Monday, November 16, 2009

LARA DE LOS REYES | Graveyard of Half-Baked Ideas

opening 6:00 pm, November 7 (Saturday), exhibit runs until November 27

When the taxidermist finally managed to stitch the last bird back to its original form, he suddenly realized that it was not death that drove him to preserving ‘things as they are’ but the dreadful continuity of life that is even more frightening than the untimely trigger of a proverbial hunter left to scour the few prize pieces of natural history. For therein lies the uncertainty of the present and the infallibility of the future. Knowing full well that the obvious never corresponds to its actual appearance, precisely because the appearance has to betray the surface appraisal that it has previously proposed. Precisely because the obvious has to d/elude. Precisely because not doing so takes the fun out of the mind games that voyeur peeping toms want to play. And surely it is only because, in the one-to-one correspondence of form and substance brews a hollow core that is at once is and not nothing. 

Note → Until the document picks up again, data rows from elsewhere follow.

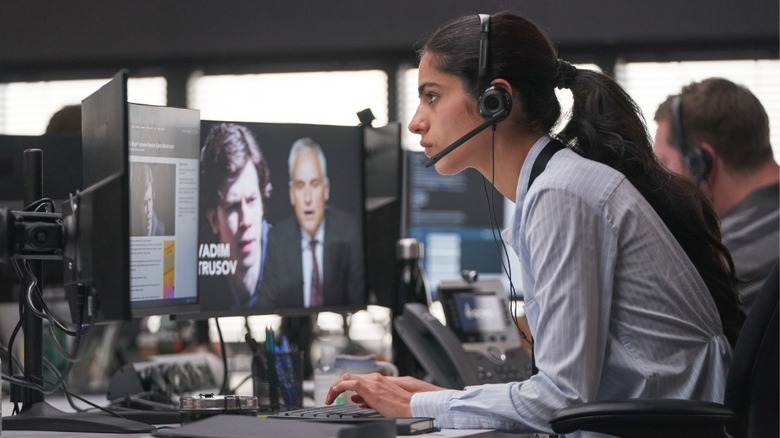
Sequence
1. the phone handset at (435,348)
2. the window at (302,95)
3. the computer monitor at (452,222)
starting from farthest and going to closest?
the window at (302,95) → the computer monitor at (452,222) → the phone handset at (435,348)

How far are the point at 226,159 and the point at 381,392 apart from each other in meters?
0.75

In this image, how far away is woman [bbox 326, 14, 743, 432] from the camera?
4.71 feet

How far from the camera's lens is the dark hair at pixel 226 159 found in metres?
2.05

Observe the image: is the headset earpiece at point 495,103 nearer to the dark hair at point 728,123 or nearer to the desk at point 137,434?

To admit that this show is simply about death is a cliche. And to think that a painting depicting traces of a volume that once stood as a fragment of memory is to mistake mourning for death. Continuity haunts more than death. And those spirits, presences, that continue to roam because they have left something undone are merely excuses for the seductive allure of indeterminacy. It is nothing but a strategy to delay melancholy. For “melancholy occurs when we finally get the desired object, but are disappointed with it (Zizek).” This object by its possession has ceased to become the object of desire–the cause of desire castrated, dismembered of pleasure–left dangling, limp and impotent. Hence there is some reason to believe that the shortest way towards desire is to bypass it, to delay its encounter and maintain its phantasmagoric outline. And hence, indulgence must be permitted for those foolish boys and girls who refuse to get married, for those gypsies who continue to travel, for those circus artists who continue to bike around the world, for those politicians who keep on running for office, for those armchair revolutionaries who prefer to wait, for the prodigal uncles searching the islands for gold, for the lover that keeps coming back, for fishermen coming home empty handed, and for those Octogenarians who decided to remarry. 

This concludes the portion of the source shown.